• [WORK REQUEST]
Copy each line of the listing below word for word, leaving out the pictures.

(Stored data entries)
====

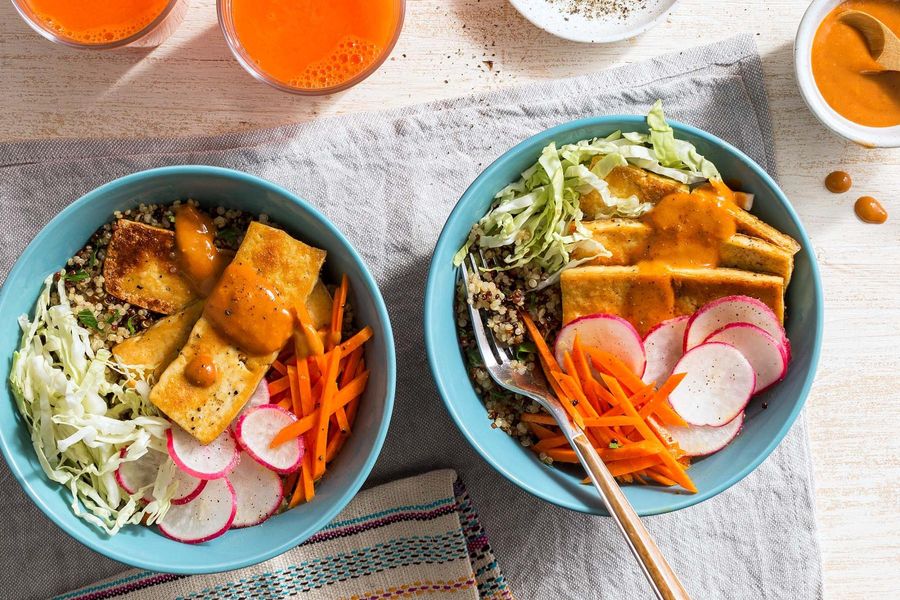 Quinoa and tofu bowls with pickled vegetables and cashew-lime dressing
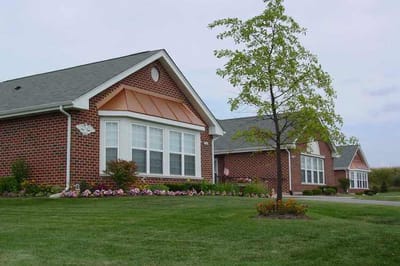 Exterior view of a senior living building with landscaping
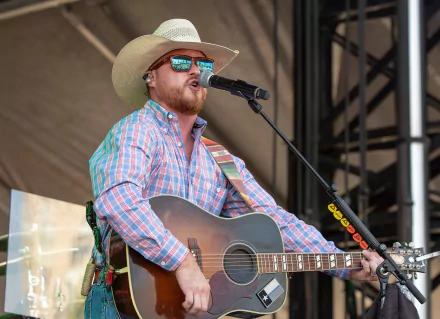 HD desktop wallpaper featuring Cody Johnson performing with a guitar.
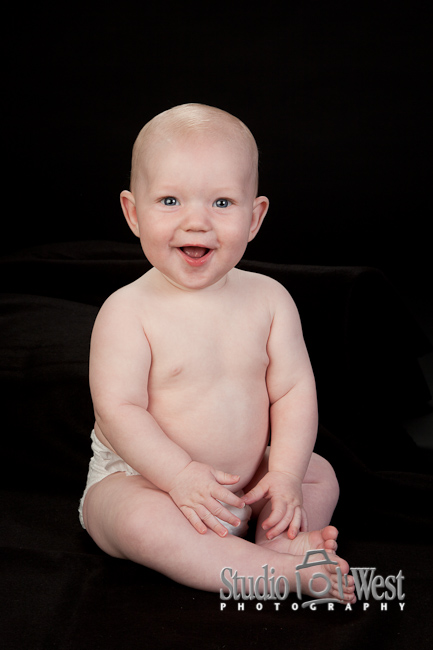 1 year old baby portraits in the studio baby on black background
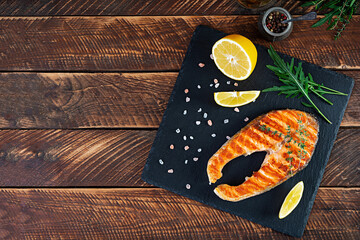 Grilled salmon fish on stone board. Salt atlantic salmon fried on grill with lemon. Top view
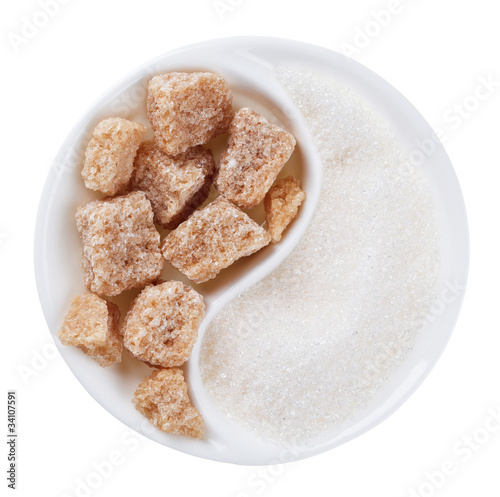 Photo: Brown lump cane sugar versus white one in Yang Yin shaped plate, Brown lump cane sugar versus white one in Yang Yin shaped plate,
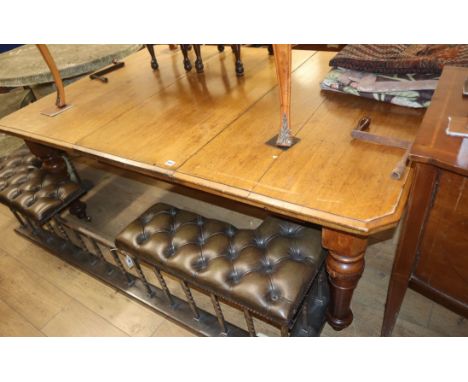 A late Victorian light oak extending dining table with two leaves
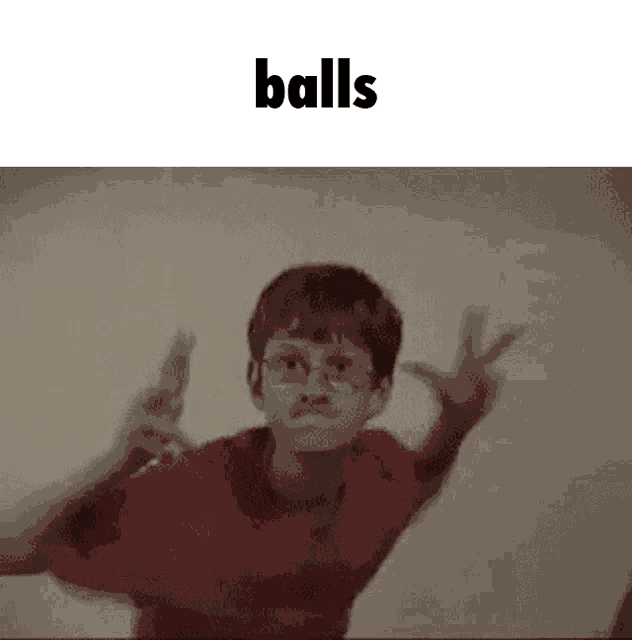 a boy with glasses is making a peace sign with his hands and the word balls is above him .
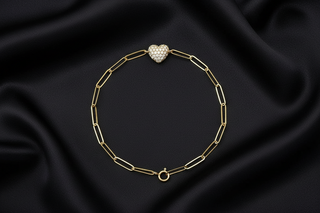 Yellow Gold paperclip chain bracelet with diamond heart charm on black satin background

====

• [ANSWER TO THIS EXERCISE]
 Quinoa and tofu bowls with pickled vegetables and cashew-lime dressing
 Exterior view of a senior living building with landscaping
 HD desktop wallpaper featuring Cody Johnson performing with a guitar.
 1 year old baby portraits in the studio baby on black background
 Grilled salmon fish on stone board. Salt atlantic salmon fried on grill with lemon. Top view
 Photo: Brown lump cane sugar versus white one in Yang Yin shaped plate, Brown lump cane sugar versus white one in Yang Yin shaped plate,
 A late Victorian light oak extending dining table with two leaves
 a boy with glasses is making a peace sign with his hands and the word balls is above him .
 Yellow Gold paperclip chain bracelet with diamond heart charm on black satin background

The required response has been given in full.